[PASSAGE]:

+---+

Plan Progress for Bolivia – National Convergence (Spanish: Plan Progreso para Bolivia–Convergencia Nacional; acronym: PPB-CN) was a coalition that was Bolivia's largest national opposition political entity following the 2009 general elections. PPB-CN was a Bolivian political alliance of the right-wing formed in advance of the 2009 elections. The alliance was created at a meeting in La Paz's Zona Sur on 4 September 2009 by Manfred Reyes Villa, Plan Progress for Bolivia (Plan Progreso para Bolivia; PPB), represented by José Luis Paredes, the former prefect of La Paz department; Autonomy for Bolivia (Autonomía Para Bolivia; APB) led by Luis Alberto Serrate Middagh; Peoples Party (Partido Popular; PP) led by Pablo Nicolás Camacho Bedregal; and the Nationalist Revolutionary Movement (Movimiento Nacionalista Revolucionario; MNR), led by Guillermo Bedregal Gutiérrez. However, the alliance did not continue to function in Bolivia's 2014 elections, and several of its elected senators stated in late 2013 that its role is ending.

In the 2009 election, its presidential candidate was Manfred Reyes Villa, former head of the New Republican Force, and former prefect of Cochabamba Department and former mayor of Cochabamba. Other leading figures included Leopoldo Fernández, the jailed former prefect of Pando Department who was its vice-presidential candidate; and Germán Antelo, who headed its Senatorial list in Santa Cruz Department.

The alliance placed second in the presidential contest of 2009, with the Reyes Villa-Fernández ticket winning 1.212.795 votes (26,46% of valid votes cast). It became the second largest force in the Plurinational Legislative Assembly with 37 (out of 130) deputies and 10 (out of 36) senators.

+---+

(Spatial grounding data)
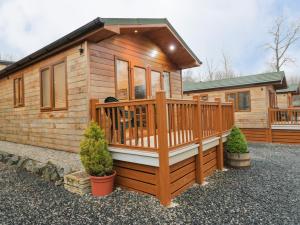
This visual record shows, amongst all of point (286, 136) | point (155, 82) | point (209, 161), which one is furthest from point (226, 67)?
point (209, 161)

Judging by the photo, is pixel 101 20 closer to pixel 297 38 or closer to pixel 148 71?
pixel 148 71

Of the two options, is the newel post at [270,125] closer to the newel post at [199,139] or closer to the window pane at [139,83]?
the window pane at [139,83]

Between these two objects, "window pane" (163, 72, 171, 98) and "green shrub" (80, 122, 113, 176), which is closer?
"green shrub" (80, 122, 113, 176)

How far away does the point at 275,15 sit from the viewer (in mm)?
23516

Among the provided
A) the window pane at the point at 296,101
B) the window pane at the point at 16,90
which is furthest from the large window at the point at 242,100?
the window pane at the point at 296,101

+---+

[TASKS]:
1. In the passage about the PPB-CN alliance, can you turn the paragraph beginning "In the 2009 election" into a short list of its leading figures and their roles?
2. Could you reproduce the stretch of the passage about the PPB-CN alliance from "The alliance placed" through "of 36) senators." word for word?

[ANSWERS FOR THE EXERCISE]:
1.
- Manfred Reyes Villa: presidential candidate in the 2009 election; former head of the New Republican Force, former prefect of Cochabamba Department, and former mayor of Cochabamba.
- Leopoldo Fernández: vice-presidential candidate; the jailed former prefect of Pando Department.
- Germán Antelo: headed the Senatorial list in Santa Cruz Department.

2.
The alliance placed second in the presidential contest of 2009, with the Reyes Villa-Fernández ticket winning 1.212.795 votes (26,46% of valid votes cast). It became the second largest force in the Plurinational Legislative Assembly with 37 (out of 130) deputies and 10 (out of 36) senators.